Fortunately, I have not picked up that addiction, yet. I was going to suggest an AFAW custom job but at his stage, that's like going from smoking cigarettes to smoking, well, you know in the expense department.


----------



## HellRhaY (Jul 6, 2007)

emanuel said:


> Fortunately, I have not picked up that addiction, yet. I was going to suggest an AFAW custom job but at his stage, that's like going from smoking cigarettes to smoking, well, you know in the expense department.


for jetty/pier fishing- a 10'9''-13ft'er is way too long.
should be around 9-10ft.
if yu're going to be on a jetty or on a bridge, get a composite rather than a pure graphite.

no afaw would fit the bill. i'd suggest to get a rainshadow composite. 

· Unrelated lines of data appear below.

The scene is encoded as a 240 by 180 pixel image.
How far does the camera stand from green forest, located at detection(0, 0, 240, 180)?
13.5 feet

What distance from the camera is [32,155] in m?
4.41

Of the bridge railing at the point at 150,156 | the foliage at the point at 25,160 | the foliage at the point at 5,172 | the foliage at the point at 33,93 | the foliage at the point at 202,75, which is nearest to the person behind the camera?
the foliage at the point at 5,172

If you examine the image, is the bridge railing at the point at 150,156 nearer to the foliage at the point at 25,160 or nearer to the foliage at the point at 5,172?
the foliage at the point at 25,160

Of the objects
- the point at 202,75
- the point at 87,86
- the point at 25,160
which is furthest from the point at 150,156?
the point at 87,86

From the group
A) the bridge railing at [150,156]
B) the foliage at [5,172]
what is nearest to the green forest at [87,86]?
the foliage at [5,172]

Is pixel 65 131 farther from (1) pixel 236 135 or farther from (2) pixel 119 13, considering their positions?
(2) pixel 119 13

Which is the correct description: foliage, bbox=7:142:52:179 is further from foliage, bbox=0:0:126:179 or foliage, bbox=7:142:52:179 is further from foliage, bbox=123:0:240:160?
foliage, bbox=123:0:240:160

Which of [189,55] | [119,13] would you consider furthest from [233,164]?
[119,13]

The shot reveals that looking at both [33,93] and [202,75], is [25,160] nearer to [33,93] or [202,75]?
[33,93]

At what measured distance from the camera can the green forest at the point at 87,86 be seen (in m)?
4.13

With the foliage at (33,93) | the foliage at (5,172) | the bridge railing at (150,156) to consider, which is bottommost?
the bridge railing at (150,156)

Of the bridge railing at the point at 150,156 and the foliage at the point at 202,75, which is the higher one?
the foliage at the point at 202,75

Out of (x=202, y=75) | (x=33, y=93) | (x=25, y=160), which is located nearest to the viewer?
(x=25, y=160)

emmanuel, what are you going to do with all the money you make? at least indulge yourself on ONE custom...the first one is only the hard part.


----------



## emanuel (Apr 2, 2002)

I'm thinking about a custom rod for throwing plugs and live baits from a pier, but I have alot other things not fishing related that I need to throw money at right now. :redface:


----------



## RuddeDogg (Mar 20, 2004)

Nice work. Pluggin is where it's at..........


----------



## KodiakZach (Mar 16, 2005)

Shimano Teramar is my fav. rod. I have rods that are 2 x 3 times more expensive and still like the Teramar best.


----------